RITA. Ho capito che provava perché qualche giorno fa mi trovò sola, mi disse che m'amava come una figlia, che avrebbe tutelata la felicità della mia famiglia come un padre…
RITA. Improvvisamente mi domandò di poter provare. Proprio così disse, e tentò subito di darmi un bacio in bocca. (Forbendosi la bocca.) Schifoso! in bocca! Con quella bocca sdentata!
FORTUNATO. Finché ti fa schifo non c'è nulla di male. (Eppoi.) E come andò la prova?
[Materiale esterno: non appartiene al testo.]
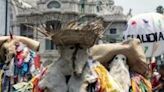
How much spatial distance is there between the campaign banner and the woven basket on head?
13.0 feet

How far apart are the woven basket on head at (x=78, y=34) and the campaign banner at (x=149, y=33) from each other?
3968 mm

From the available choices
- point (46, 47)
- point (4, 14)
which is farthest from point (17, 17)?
point (4, 14)

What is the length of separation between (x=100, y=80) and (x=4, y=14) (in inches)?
540

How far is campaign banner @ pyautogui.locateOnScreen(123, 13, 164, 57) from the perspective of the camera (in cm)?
880

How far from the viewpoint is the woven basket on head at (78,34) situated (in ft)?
15.3

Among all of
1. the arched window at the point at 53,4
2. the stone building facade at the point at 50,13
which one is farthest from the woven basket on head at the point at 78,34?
the arched window at the point at 53,4

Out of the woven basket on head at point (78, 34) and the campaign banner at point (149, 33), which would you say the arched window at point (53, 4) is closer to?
the campaign banner at point (149, 33)

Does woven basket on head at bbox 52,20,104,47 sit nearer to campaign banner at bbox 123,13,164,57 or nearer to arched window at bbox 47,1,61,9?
campaign banner at bbox 123,13,164,57

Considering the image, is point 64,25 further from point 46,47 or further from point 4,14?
point 46,47

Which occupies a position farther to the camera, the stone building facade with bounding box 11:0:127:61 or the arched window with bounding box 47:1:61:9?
the arched window with bounding box 47:1:61:9

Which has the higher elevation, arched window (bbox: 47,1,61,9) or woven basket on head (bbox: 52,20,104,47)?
woven basket on head (bbox: 52,20,104,47)

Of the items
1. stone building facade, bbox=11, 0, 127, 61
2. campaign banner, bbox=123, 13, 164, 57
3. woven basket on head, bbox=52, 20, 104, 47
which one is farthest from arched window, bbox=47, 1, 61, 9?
woven basket on head, bbox=52, 20, 104, 47

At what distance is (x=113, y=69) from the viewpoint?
6.01 m

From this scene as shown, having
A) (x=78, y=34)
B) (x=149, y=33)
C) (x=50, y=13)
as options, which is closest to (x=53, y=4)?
(x=50, y=13)
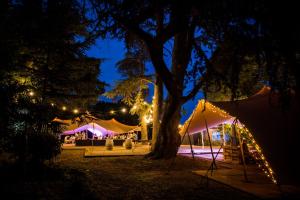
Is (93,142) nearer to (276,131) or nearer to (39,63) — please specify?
(39,63)

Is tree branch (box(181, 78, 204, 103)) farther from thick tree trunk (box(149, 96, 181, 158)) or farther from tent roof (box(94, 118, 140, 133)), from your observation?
tent roof (box(94, 118, 140, 133))

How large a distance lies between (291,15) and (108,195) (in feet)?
15.6

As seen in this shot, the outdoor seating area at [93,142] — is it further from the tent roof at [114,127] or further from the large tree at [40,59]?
the large tree at [40,59]

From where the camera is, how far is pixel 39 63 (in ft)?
44.3

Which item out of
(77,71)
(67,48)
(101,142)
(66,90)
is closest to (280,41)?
(67,48)

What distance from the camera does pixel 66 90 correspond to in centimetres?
1753

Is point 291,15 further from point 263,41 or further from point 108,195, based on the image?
point 108,195

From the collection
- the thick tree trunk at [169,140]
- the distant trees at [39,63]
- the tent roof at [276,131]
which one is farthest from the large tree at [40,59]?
the thick tree trunk at [169,140]

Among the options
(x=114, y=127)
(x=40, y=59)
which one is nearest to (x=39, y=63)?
(x=40, y=59)

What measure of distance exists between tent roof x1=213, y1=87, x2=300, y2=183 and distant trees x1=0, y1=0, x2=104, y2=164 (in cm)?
494

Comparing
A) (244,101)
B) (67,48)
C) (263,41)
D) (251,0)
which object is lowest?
(244,101)

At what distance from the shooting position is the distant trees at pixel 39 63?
7.52m

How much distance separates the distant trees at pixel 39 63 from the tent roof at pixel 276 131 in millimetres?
4942

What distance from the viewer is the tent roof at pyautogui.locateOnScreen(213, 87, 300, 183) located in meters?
5.37
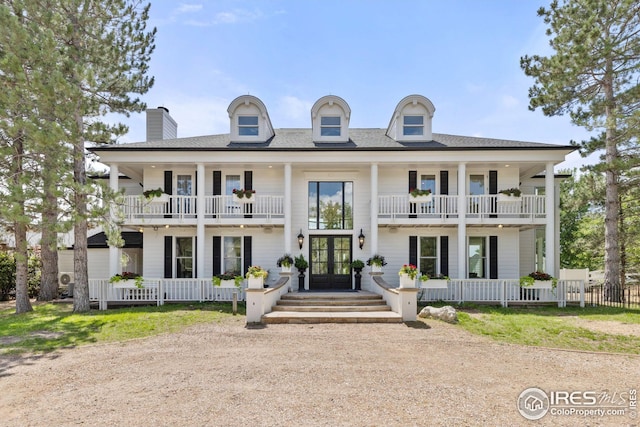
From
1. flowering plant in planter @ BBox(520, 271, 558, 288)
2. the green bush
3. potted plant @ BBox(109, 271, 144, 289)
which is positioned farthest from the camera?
the green bush

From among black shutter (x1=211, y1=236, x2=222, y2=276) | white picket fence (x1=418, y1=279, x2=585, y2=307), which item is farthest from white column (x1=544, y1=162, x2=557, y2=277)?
black shutter (x1=211, y1=236, x2=222, y2=276)

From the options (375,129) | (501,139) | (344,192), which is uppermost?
(375,129)

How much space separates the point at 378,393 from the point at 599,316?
10040 millimetres

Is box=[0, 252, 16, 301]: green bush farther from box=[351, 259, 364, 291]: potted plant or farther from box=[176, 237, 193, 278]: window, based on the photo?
box=[351, 259, 364, 291]: potted plant

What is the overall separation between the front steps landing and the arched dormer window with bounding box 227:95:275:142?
7.20 m

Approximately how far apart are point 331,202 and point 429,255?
15.5ft

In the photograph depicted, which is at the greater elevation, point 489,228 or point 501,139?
point 501,139

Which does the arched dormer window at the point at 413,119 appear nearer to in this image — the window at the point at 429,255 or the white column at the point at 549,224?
the window at the point at 429,255

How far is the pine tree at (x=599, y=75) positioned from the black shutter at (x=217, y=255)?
48.6 ft

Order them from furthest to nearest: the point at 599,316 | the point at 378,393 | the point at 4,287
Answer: the point at 4,287
the point at 599,316
the point at 378,393

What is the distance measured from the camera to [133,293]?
1345cm

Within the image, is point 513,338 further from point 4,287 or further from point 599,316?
point 4,287

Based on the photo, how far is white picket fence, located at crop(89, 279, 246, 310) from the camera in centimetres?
1321

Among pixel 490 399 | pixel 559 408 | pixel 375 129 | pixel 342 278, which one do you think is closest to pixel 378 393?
pixel 490 399
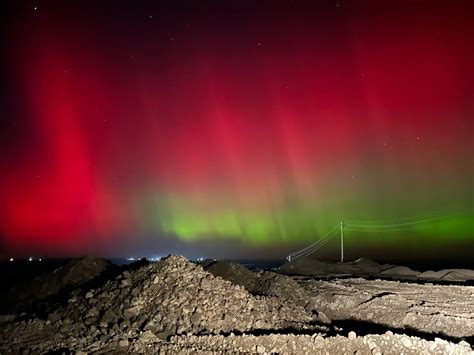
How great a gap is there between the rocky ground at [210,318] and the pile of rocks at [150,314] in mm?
30

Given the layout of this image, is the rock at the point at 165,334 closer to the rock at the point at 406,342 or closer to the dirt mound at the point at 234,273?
the rock at the point at 406,342

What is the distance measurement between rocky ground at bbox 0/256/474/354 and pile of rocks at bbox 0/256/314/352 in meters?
0.03

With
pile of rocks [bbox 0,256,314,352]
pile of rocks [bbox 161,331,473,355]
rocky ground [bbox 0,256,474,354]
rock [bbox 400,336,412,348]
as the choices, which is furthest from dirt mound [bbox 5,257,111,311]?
rock [bbox 400,336,412,348]

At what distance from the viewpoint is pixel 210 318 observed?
1145 cm

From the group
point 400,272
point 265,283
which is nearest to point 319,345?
point 265,283

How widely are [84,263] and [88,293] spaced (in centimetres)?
582

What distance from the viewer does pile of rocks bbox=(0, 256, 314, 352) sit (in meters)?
10.6

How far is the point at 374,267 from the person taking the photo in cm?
3222

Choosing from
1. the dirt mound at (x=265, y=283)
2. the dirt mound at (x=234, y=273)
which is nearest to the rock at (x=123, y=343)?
the dirt mound at (x=265, y=283)

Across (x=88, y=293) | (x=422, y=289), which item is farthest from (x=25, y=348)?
(x=422, y=289)

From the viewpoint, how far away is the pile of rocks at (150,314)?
1055cm

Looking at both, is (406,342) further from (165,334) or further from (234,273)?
(234,273)

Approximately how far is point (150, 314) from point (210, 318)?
1783 millimetres

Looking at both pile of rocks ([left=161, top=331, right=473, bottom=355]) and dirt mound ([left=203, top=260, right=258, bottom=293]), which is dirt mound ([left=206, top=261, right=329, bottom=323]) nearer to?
dirt mound ([left=203, top=260, right=258, bottom=293])
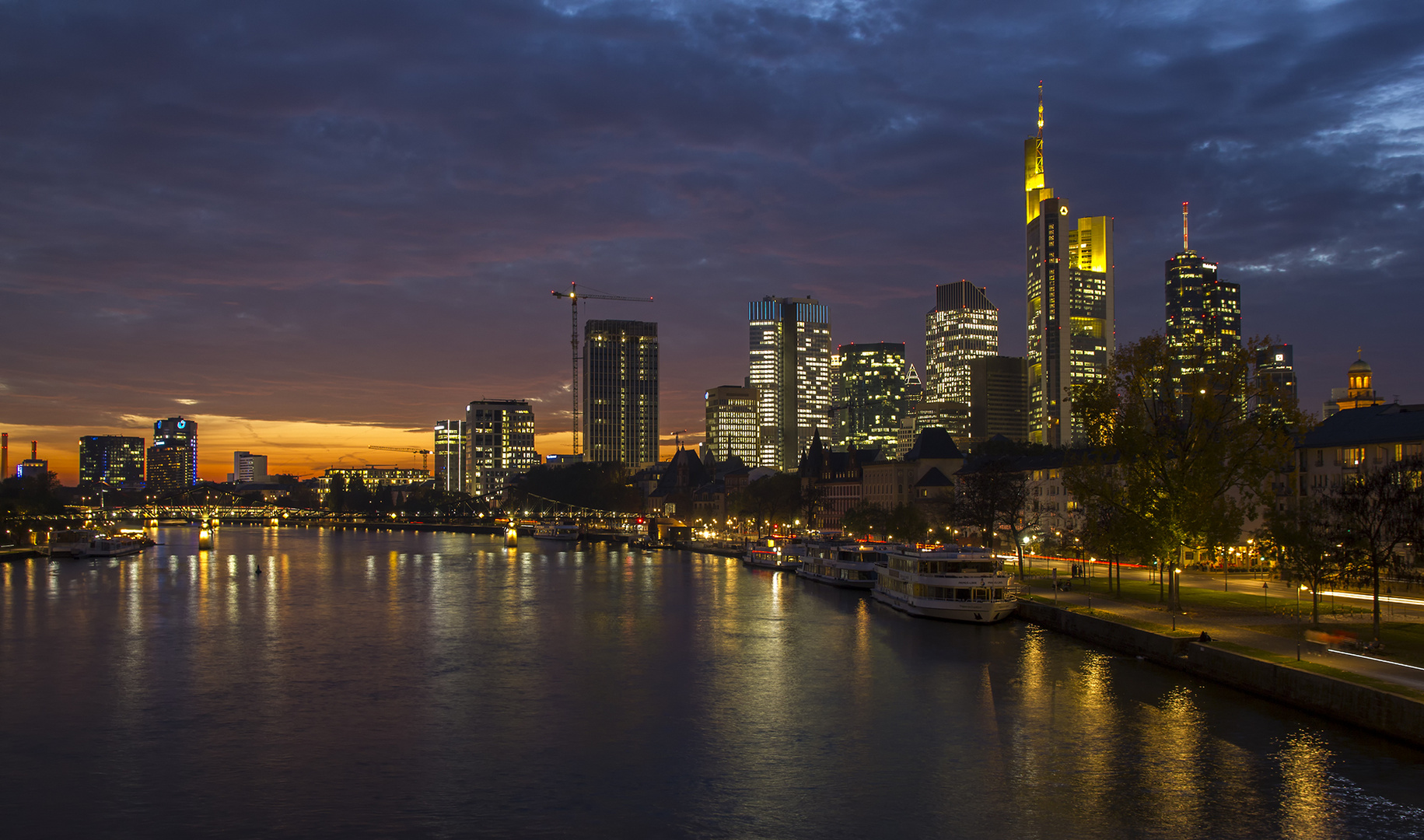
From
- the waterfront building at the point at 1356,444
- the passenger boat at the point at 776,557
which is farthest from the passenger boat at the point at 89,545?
the waterfront building at the point at 1356,444

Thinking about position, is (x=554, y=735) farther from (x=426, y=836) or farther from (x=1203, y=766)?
(x=1203, y=766)

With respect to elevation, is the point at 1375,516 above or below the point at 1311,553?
above

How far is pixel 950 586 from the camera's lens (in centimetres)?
7331

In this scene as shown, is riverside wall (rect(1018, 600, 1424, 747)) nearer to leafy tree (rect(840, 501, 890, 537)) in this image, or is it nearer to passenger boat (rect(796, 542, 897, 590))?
passenger boat (rect(796, 542, 897, 590))

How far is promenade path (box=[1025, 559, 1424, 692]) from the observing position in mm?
39688

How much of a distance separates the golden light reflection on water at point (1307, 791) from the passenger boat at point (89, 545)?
16948cm

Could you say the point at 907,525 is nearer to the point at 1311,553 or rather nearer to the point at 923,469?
the point at 923,469

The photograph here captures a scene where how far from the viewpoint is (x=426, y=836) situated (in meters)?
29.1

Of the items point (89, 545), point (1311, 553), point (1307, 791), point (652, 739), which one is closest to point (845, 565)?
point (1311, 553)

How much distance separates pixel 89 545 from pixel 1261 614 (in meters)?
163

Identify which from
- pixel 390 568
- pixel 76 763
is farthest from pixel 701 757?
pixel 390 568

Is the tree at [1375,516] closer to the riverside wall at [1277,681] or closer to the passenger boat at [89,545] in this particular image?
the riverside wall at [1277,681]

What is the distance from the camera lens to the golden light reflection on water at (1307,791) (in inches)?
1137

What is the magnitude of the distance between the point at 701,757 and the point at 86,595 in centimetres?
7866
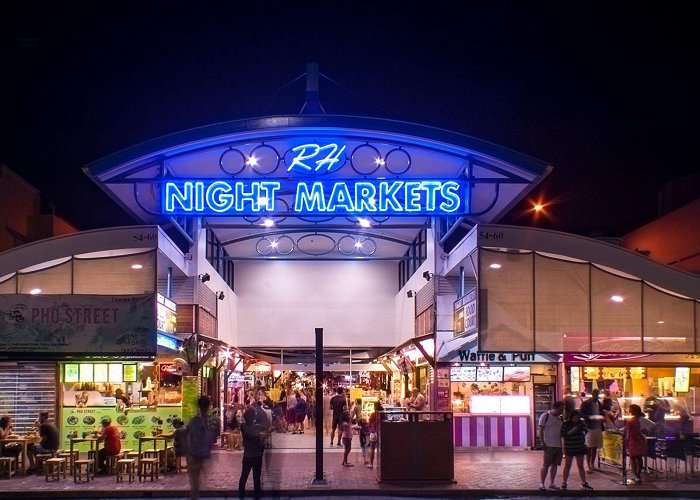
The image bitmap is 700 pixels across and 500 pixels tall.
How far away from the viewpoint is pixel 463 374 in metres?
24.0

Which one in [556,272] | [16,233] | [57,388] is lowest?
[57,388]

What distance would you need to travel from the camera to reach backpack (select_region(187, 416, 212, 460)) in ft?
42.4

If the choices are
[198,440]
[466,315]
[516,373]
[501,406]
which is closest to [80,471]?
[198,440]

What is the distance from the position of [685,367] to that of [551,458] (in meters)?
9.46

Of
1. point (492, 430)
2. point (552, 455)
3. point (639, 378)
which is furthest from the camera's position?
point (639, 378)

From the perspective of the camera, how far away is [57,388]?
21125mm

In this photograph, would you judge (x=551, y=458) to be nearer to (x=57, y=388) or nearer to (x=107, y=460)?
(x=107, y=460)

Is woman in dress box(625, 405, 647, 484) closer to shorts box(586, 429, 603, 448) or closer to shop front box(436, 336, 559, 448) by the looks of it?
shorts box(586, 429, 603, 448)

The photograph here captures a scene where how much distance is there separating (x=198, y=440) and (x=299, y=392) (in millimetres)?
26505

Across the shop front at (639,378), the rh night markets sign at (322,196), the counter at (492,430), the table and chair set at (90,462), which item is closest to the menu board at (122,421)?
the table and chair set at (90,462)

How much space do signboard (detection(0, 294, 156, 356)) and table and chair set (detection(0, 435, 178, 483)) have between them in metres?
1.94

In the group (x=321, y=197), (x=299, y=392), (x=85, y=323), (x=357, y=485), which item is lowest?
(x=357, y=485)

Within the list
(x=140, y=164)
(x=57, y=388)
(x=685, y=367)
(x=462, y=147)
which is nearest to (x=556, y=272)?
(x=462, y=147)

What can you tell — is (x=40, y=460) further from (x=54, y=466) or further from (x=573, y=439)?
(x=573, y=439)
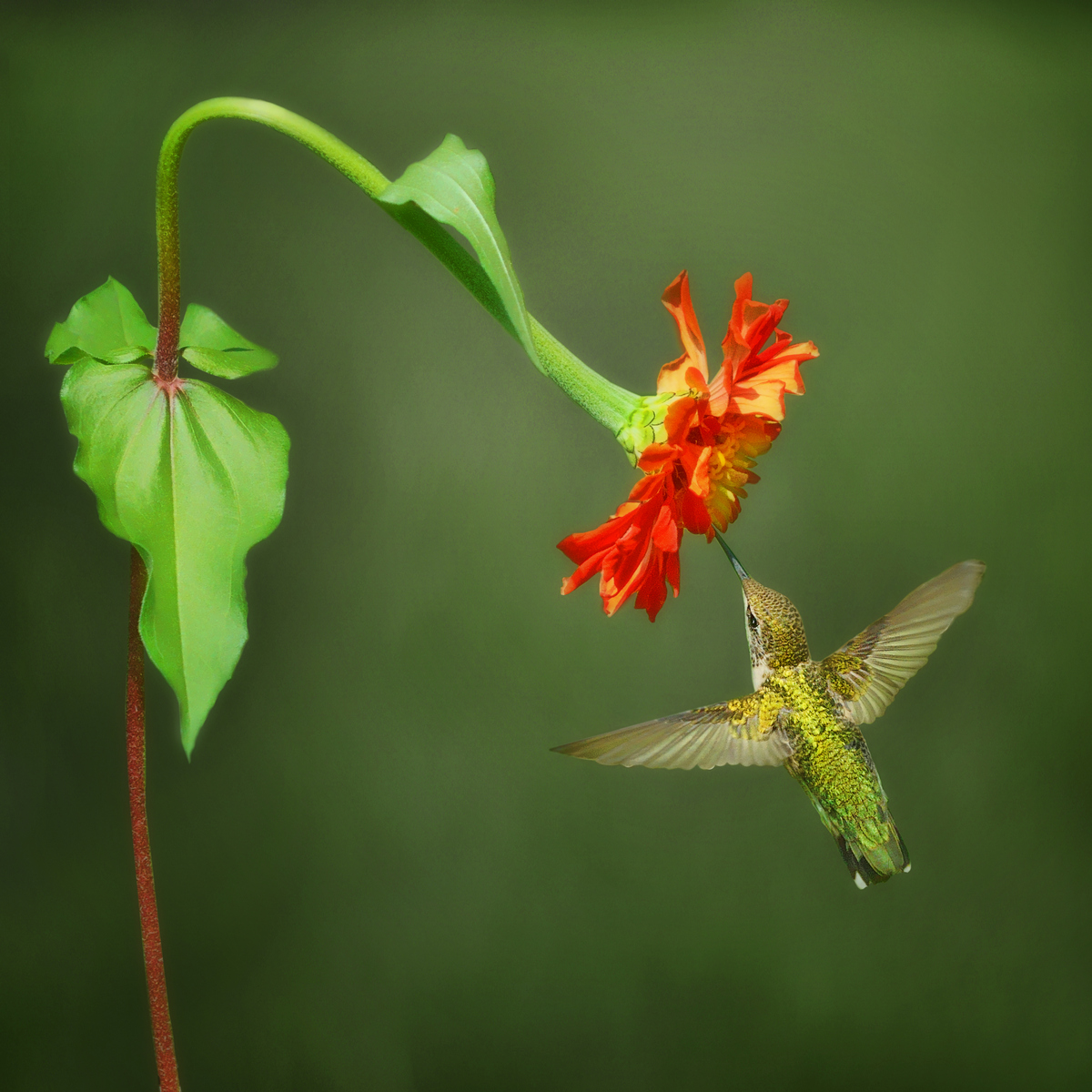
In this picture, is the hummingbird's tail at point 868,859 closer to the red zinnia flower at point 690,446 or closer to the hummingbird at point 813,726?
the hummingbird at point 813,726

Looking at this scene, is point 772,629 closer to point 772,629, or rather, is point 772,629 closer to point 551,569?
point 772,629

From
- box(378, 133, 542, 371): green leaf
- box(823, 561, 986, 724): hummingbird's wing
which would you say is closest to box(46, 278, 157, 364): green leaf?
box(378, 133, 542, 371): green leaf

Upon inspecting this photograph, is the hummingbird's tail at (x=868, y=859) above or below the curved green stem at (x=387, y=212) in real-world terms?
below

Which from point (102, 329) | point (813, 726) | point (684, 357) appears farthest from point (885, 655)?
point (102, 329)

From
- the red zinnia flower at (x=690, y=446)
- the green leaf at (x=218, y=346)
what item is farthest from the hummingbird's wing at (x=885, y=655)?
the green leaf at (x=218, y=346)

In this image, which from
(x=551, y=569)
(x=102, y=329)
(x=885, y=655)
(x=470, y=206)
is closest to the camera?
(x=470, y=206)
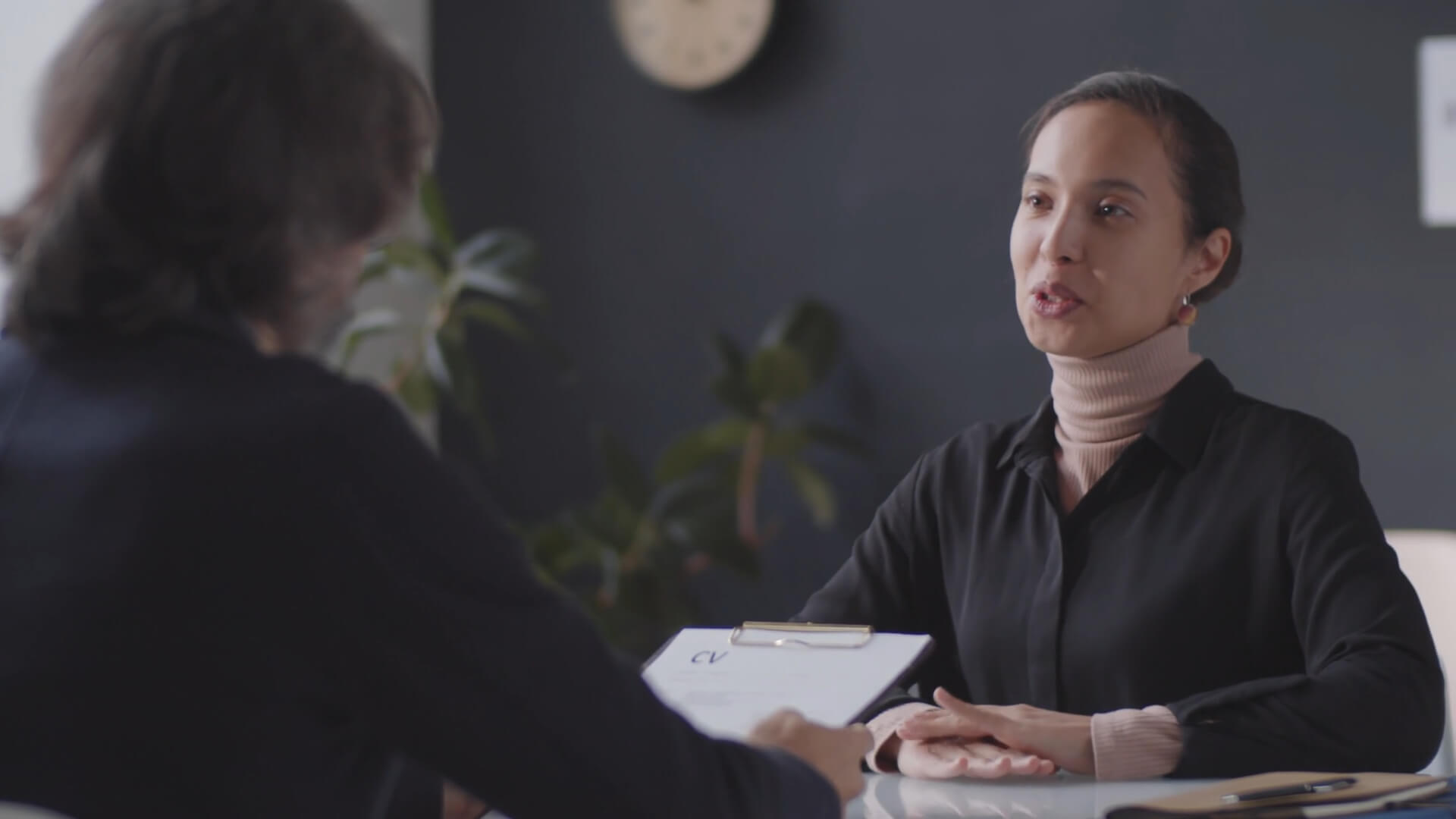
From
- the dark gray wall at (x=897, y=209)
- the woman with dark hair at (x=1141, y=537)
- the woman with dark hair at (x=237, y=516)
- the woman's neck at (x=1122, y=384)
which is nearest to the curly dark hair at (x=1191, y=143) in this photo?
the woman with dark hair at (x=1141, y=537)

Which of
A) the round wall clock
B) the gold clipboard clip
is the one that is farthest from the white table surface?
the round wall clock

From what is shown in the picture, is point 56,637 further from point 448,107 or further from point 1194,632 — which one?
point 448,107

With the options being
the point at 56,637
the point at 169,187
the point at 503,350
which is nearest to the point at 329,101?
the point at 169,187

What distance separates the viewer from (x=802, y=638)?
132cm

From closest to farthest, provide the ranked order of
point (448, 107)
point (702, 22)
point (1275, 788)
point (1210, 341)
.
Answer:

RITA. Che ne so io? Venne la signora Anna e lui per darsi un contegno si mise a drizzarsi il colletto. Era malsicuro e molto rosso. Io me ne accorsi ma non la signora Anna. Pare ch'essa da molti anni non guardi in faccia suo marito. Si capisce.
FORTUNATO. Non agitarti, cara mia. Io non ci credo a quell'operazione voluta da quel gran dottore ch'è il signor Guido. Hai pur visto che i denti non gli sono ricresciuti e senza denti non si mangia, sai. Io lo terrò d'occhio. Quando vedessi che l'operazione lo ringiovanisse sul serio, gli desse quell'aspetto che io mi so, avviserei la signora Anna perché lo metta all'ordine. Fino ad allora sta tranquilla. Del vecchio non mi curo. Cera una volta nel nostro villaggio un dotto uomo cui tutti ricorrevano quando avevano bisogno di consiglio. Andò da lui una giovinetta a domandargli come potesse respingere senza troppo offenderlo il settantenne padrone che la insidiava. Sai quello che il dotto uomo le consigliò?
RITA. Ebbene?
FORTUNATO. Di aprire le braccia e dire al padrone: Padrone, eccomi qua. Quello era un uomo! Furbo!
RITA (spaventata). Ed io dovrei fare così?
FORTUNATO. Non dico questo. Ti racconto solo che quel padrone fu tutt'altro che incoraggiato da un'offerta simile. Così subito? chiese.
RITA. Ma quel vecchio non aveva mica subito un'operazione.
FORTUNATO. Lascia stare quell'operazione. Se egli non si spaventasse della tua proposta e volesse approfittarne, io so che tu sei donna da respingerlo… almeno finché ti fa schifo. E quando io m'accorgessi che non fosse più tale da farti schifo, ci penserebbe la signora Anna. Quello che intanto esigo è che cessi questa corte del signor Guido. Noi del signor Guido non abbiamo più bisogno.
RITA. Ma il signor Guido non si cura affatto di me.
FORTUNATO (alzando la voce). Bada che una bugia simile può farmi credere il peggio.